# Galois correspondence

1. Homework Statement

i) Find the order and structure of the Galois Group $K:Q$ where
$K = Q(\alpha)$ and

$\alpha = \sqrt{2 + \sqrt{2}}$.

ii)Then for each subgroup of $Gal (K:Q)$, find the corresponding subfield through the Galois correspondence.

2. Homework Equations

I get the minimal polynomial to be $f(x): x^4 -4x^2 + 2$ and the four roots of $f(x)$ are $\sqrt{2 + \sqrt{2}} , -\sqrt{2 + \sqrt{2}}, \sqrt{2 - \sqrt{2}}, -\sqrt{2 - \sqrt{2}}$

I'm told $K:Q$ is normal

3. The Attempt at a Solution

I get the order of $Gal (K:Q)$ to be 4 with

$Gal (K:Q) = \{ Id, \sigma, \tau, \sigma \tau \}$ where

$\sigma(\sqrt{2 + \sqrt{2}} ) \rightarrow -\sqrt{2 + \sqrt{2}}$

$\tau(\sqrt{2 + \sqrt{2}} ) \rightarrow \sqrt{2 - \sqrt{2}}$

and

$\sigma \tau (\sqrt{2 + \sqrt{2}} ) \rightarrow -\sqrt{2 - \sqrt{2}}$

I get stuck with the 2nd part though.

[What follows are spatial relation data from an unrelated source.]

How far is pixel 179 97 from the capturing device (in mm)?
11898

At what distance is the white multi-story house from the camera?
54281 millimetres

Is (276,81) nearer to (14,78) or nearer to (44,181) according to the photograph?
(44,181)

I get the proper subgroups $\{Id, \sigma \} \{Id, \tau\} \{ Id, \sigma \tau \}$ but I don't see how to find the corresponding subfields.

Through the Galois correspondence, there's a bijective map between the subfields of K and the subgroups of $Gal(K:Q)$. So there'd have to be 3 different subfields. I know these fields have to be generated by the fixed points for each map.

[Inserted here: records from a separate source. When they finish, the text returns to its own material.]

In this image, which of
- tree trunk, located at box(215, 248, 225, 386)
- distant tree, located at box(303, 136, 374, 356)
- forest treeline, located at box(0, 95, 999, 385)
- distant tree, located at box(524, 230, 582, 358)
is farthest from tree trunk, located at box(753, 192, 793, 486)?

I'd appreciate any help on what the subfields are.

Last edited:

Related Calculus and Beyond Homework Help News on Phys.org
Hurkyl
Staff Emeritus
Gold Member
Well, you know how to find fixed points of any linear transformation, don't you? They're eigenvectors with eigenvalue 1.

Alternatively... finding 1 fixed point is easy. You know $\alpha$ isn't fixed by, say, $\sigma$. But can you arrange for

$\alpha$ + stuff = $\sigma(\alpha)$ + other stuff?

(Just to be clear, you should not be solving any equations with this approach)

I don't know if this automatically gives you a generator, though. You'll have to prove that this is a generator through some other means.

Last edited:
You know $\alpha$ isn't fixed by, say, $\sigma$. But can you arrange for

$\alpha$ + stuff = $\sigma(\alpha)$ + other stuff?
Sorry, I don't understand this.

Is finding the fixed point of $\sigma (\alpha)$ something to do with the sign in between the $2$ and $\sqrt{2}$ not changing?

Hurkyl
Staff Emeritus
Gold Member
(I will use s for sigma, and a for alpha) You want to find "something" such that

something = s(something).

Well, what might appear in "something"? a might. So, we try it out:

a + other stuff = s(a + other stuff) = s(a) + s(other stuff).

Doesn't that suggest what might appear in "other stuff"?